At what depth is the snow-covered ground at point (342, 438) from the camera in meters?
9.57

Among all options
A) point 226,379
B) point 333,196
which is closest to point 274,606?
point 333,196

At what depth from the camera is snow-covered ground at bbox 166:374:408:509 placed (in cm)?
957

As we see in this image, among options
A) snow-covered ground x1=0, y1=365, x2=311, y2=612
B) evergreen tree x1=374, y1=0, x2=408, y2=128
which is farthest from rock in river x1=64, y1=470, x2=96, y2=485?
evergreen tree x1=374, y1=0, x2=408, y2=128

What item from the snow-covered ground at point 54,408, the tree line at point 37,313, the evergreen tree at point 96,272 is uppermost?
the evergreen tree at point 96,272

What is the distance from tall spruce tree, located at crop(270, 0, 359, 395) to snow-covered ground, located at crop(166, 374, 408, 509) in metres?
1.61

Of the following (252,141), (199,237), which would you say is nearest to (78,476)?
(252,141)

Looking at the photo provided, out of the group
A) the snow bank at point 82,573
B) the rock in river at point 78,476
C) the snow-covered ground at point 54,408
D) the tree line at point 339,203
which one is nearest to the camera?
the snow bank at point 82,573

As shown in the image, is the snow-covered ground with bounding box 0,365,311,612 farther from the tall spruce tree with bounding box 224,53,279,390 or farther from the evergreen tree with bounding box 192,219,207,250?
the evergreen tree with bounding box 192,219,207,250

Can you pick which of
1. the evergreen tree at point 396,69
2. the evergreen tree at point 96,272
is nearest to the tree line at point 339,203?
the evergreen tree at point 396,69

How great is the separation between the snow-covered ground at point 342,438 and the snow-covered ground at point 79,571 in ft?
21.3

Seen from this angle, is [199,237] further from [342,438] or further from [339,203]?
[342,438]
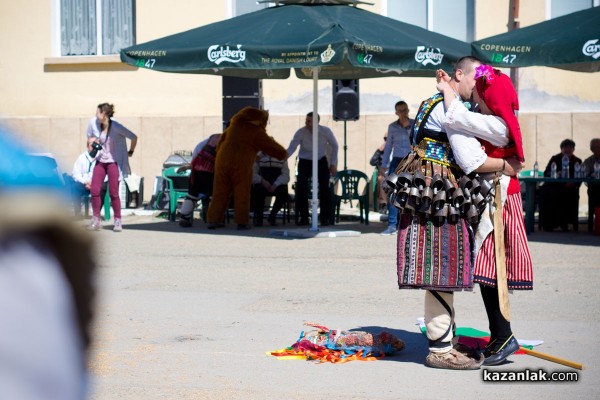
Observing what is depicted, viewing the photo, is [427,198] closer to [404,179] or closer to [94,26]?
[404,179]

■ **AIM**
Transcribe the material above verbatim, line for line, omitting any pictures from your output.

■ **COMPLETE ANSWER**
At what depth is the snow-covered ground at point (342, 438) from the camera in meters?
9.57

Among all options
A) point 226,379
B) point 333,196
which is closest to point 274,606?
point 333,196

At what depth from the camera is snow-covered ground at bbox 166:374:408:509 placed (in cm)?
957

As we see in this image, among options
A) snow-covered ground x1=0, y1=365, x2=311, y2=612
B) evergreen tree x1=374, y1=0, x2=408, y2=128
which is farthest from rock in river x1=64, y1=470, x2=96, y2=485?
evergreen tree x1=374, y1=0, x2=408, y2=128

What item from the snow-covered ground at point 54,408, the tree line at point 37,313, the evergreen tree at point 96,272 is uppermost?
the evergreen tree at point 96,272

What is the distance from tall spruce tree, located at crop(270, 0, 359, 395) to snow-covered ground, located at crop(166, 374, 408, 509) in metres?
1.61

Of the following (252,141), (199,237), which would you say is nearest to (78,476)?
(252,141)

Looking at the photo provided, out of the group
A) the snow bank at point 82,573
B) the rock in river at point 78,476
C) the snow-covered ground at point 54,408
D) the tree line at point 339,203
which one is nearest to the camera?
the snow bank at point 82,573

As shown in the image, is the snow-covered ground with bounding box 0,365,311,612 farther from the tall spruce tree with bounding box 224,53,279,390 or farther from the evergreen tree with bounding box 192,219,207,250?
the evergreen tree with bounding box 192,219,207,250

Can you pick which of
1. the evergreen tree at point 396,69
2. the evergreen tree at point 96,272
is nearest to the tree line at point 339,203?
the evergreen tree at point 396,69

How great is the separation between the snow-covered ground at point 342,438 and the snow-covered ground at point 79,571 in ft?
21.3

Seen from this angle, is [199,237] further from [342,438] or further from [339,203]?
[342,438]
Observing what is depicted, viewing the photo, is [427,198] closer to [404,179] or closer to [94,26]?
[404,179]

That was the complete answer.